Assignment: Your output is to consist only of the line containing "frames over 4 s." and the lines after it, through the end of the data, reproduced exactly.

Source data:
-----

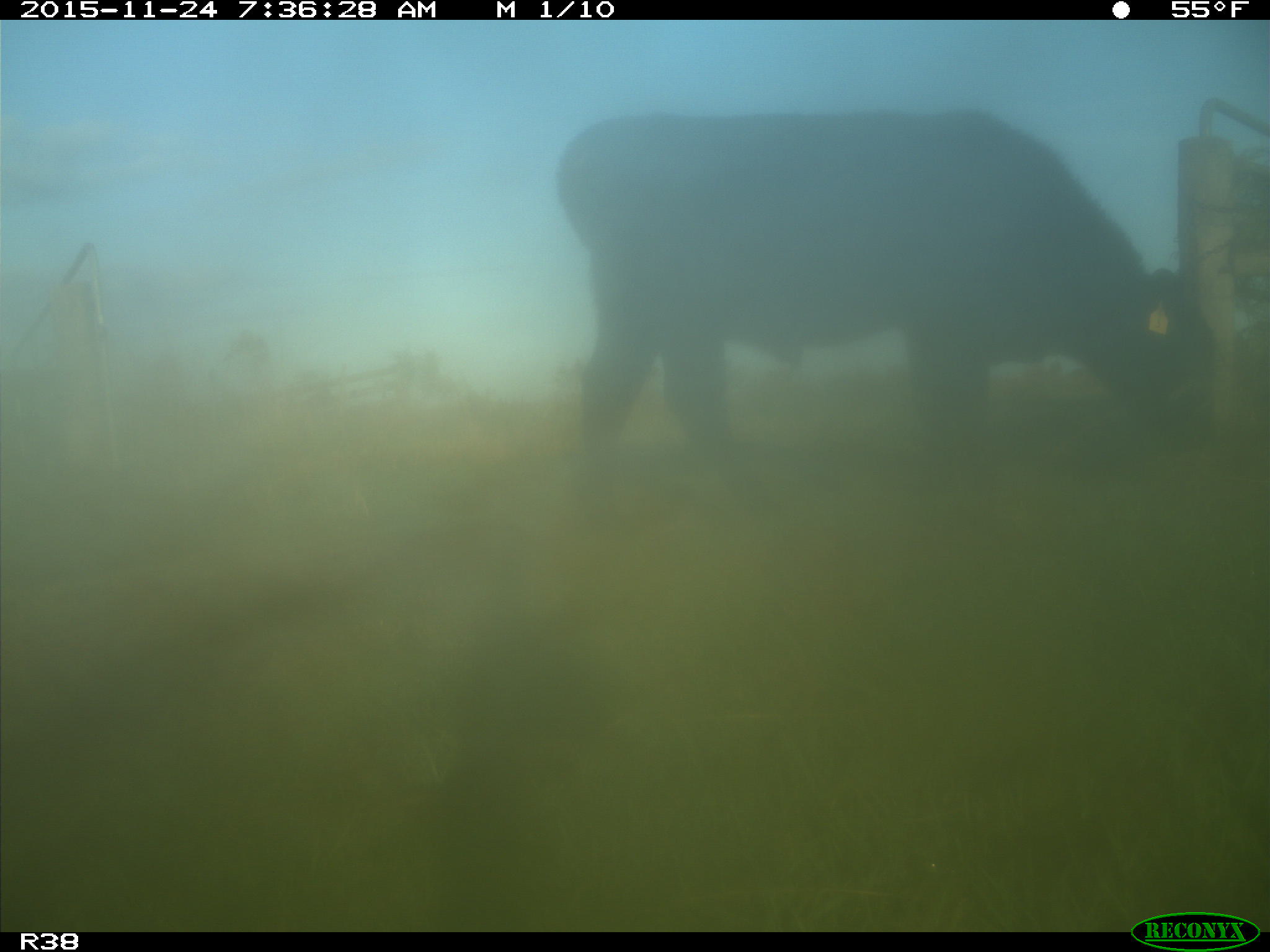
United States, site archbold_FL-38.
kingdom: Animalia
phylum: Chordata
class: Mammalia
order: Artiodactyla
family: Bovidae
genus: Bos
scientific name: Bos taurus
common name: domestic cow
Bos taurus (domestic cow).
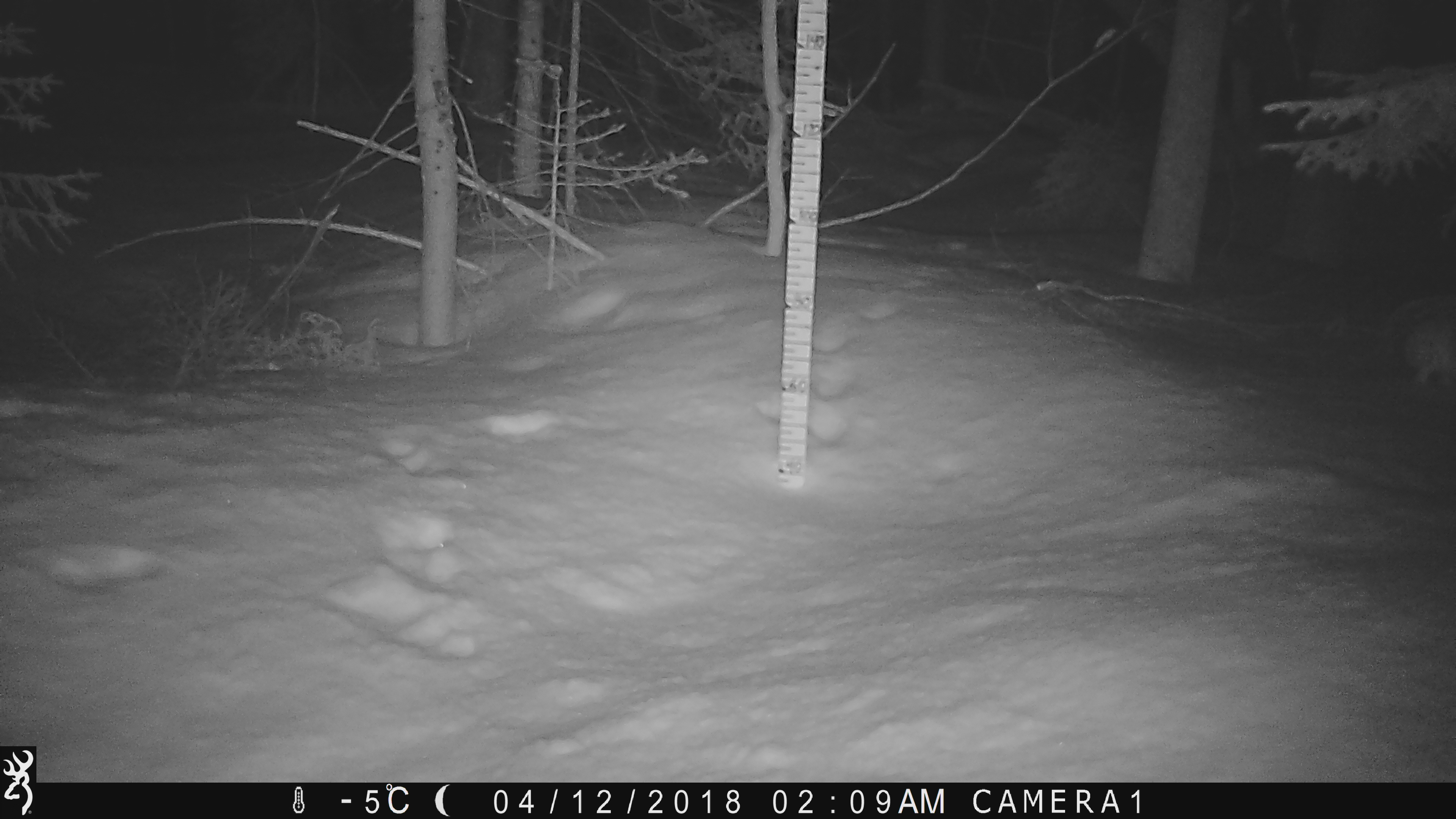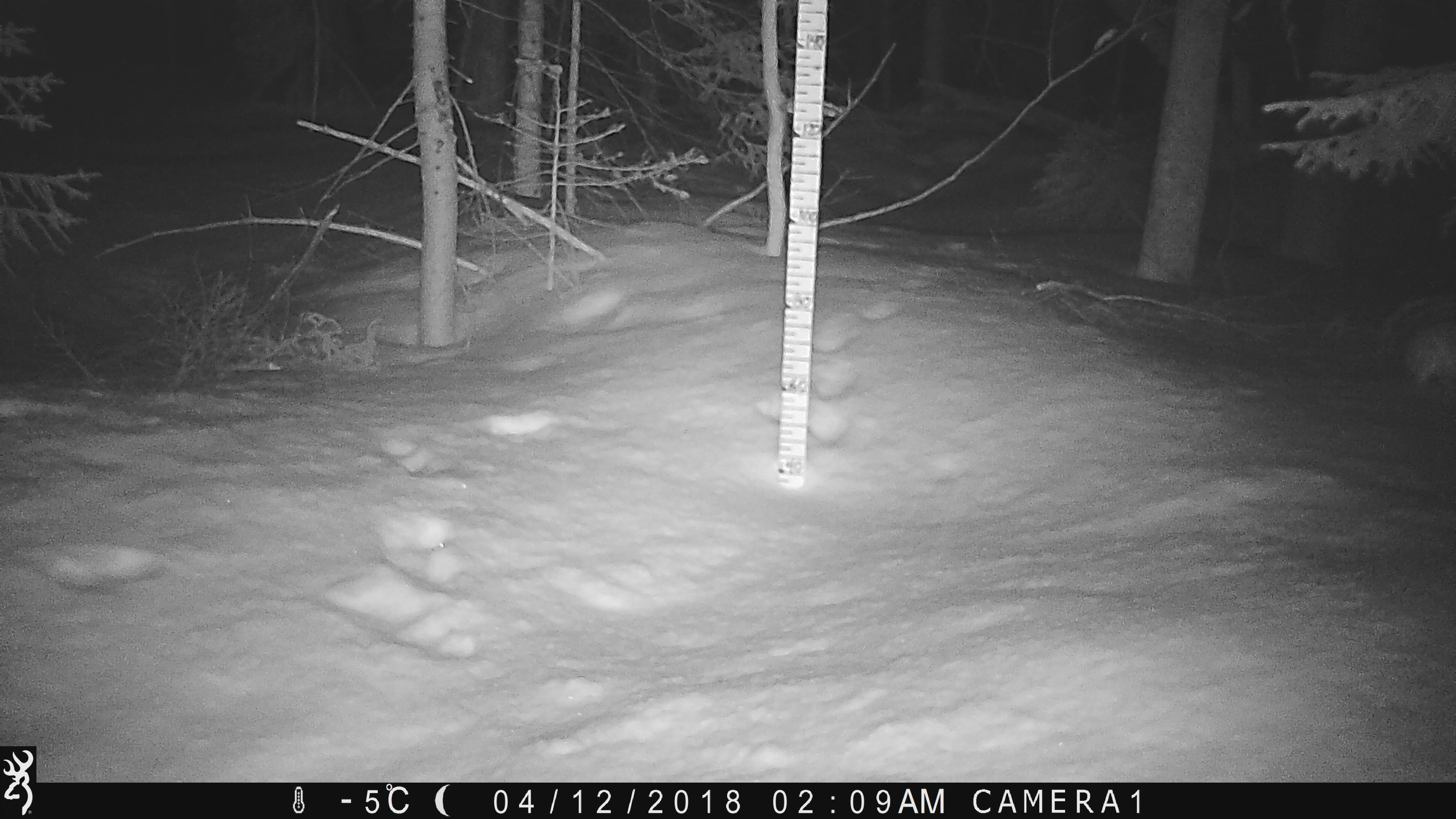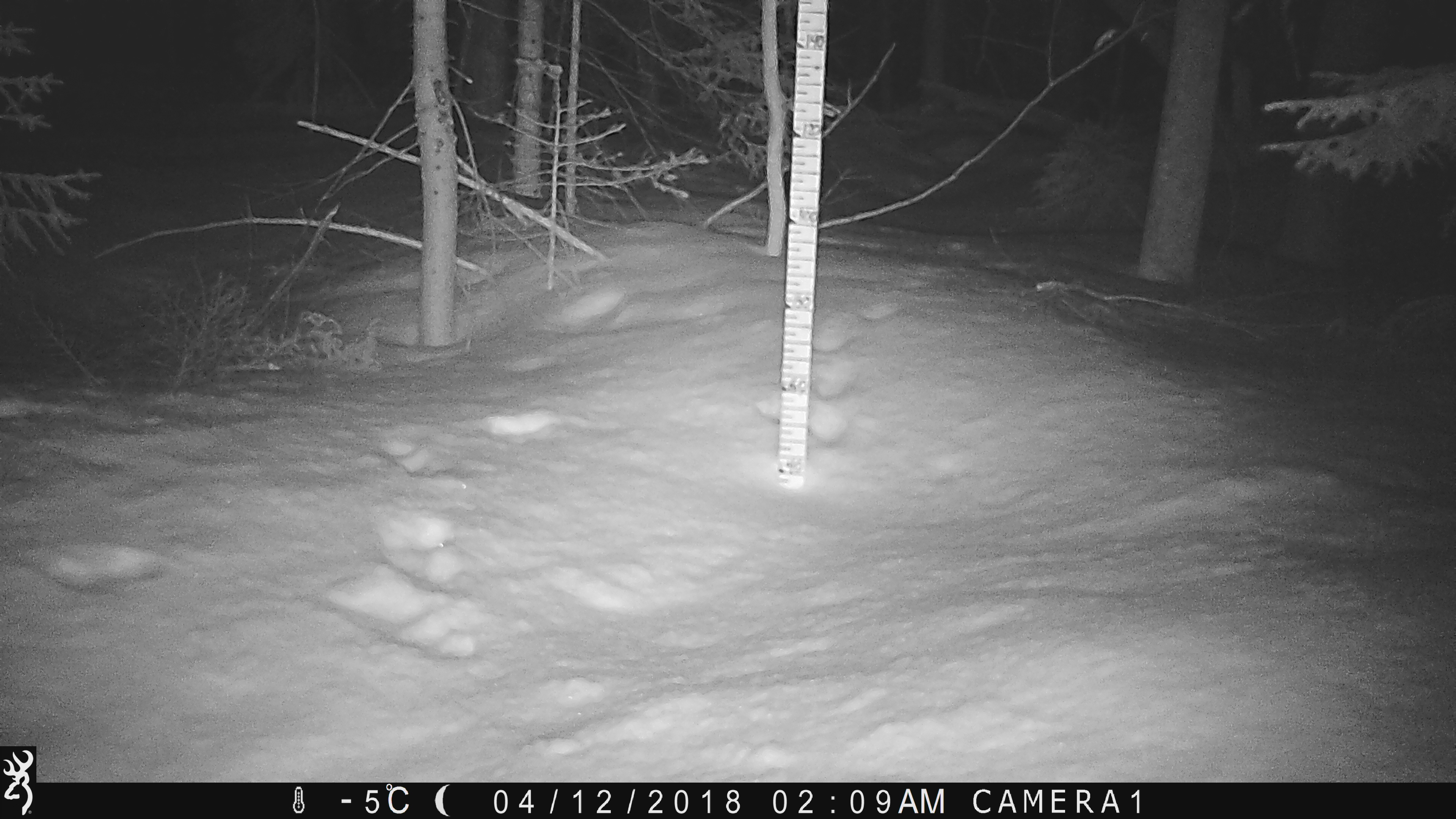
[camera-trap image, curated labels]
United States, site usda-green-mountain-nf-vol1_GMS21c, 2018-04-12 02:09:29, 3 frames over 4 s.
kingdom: Animalia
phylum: Chordata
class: Mammalia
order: Lagomorpha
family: Leporidae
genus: Lepus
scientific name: Lepus americanus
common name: snowshoe hare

-----

Answer section:
United States, site usda-green-mountain-nf-vol1_GMS21c, 2018-04-12 02:09:29, 3 frames over 4 s.
kingdom: Animalia
phylum: Chordata
class: Mammalia
order: Lagomorpha
family: Leporidae
genus: Lepus
scientific name: Lepus americanus
common name: snowshoe hare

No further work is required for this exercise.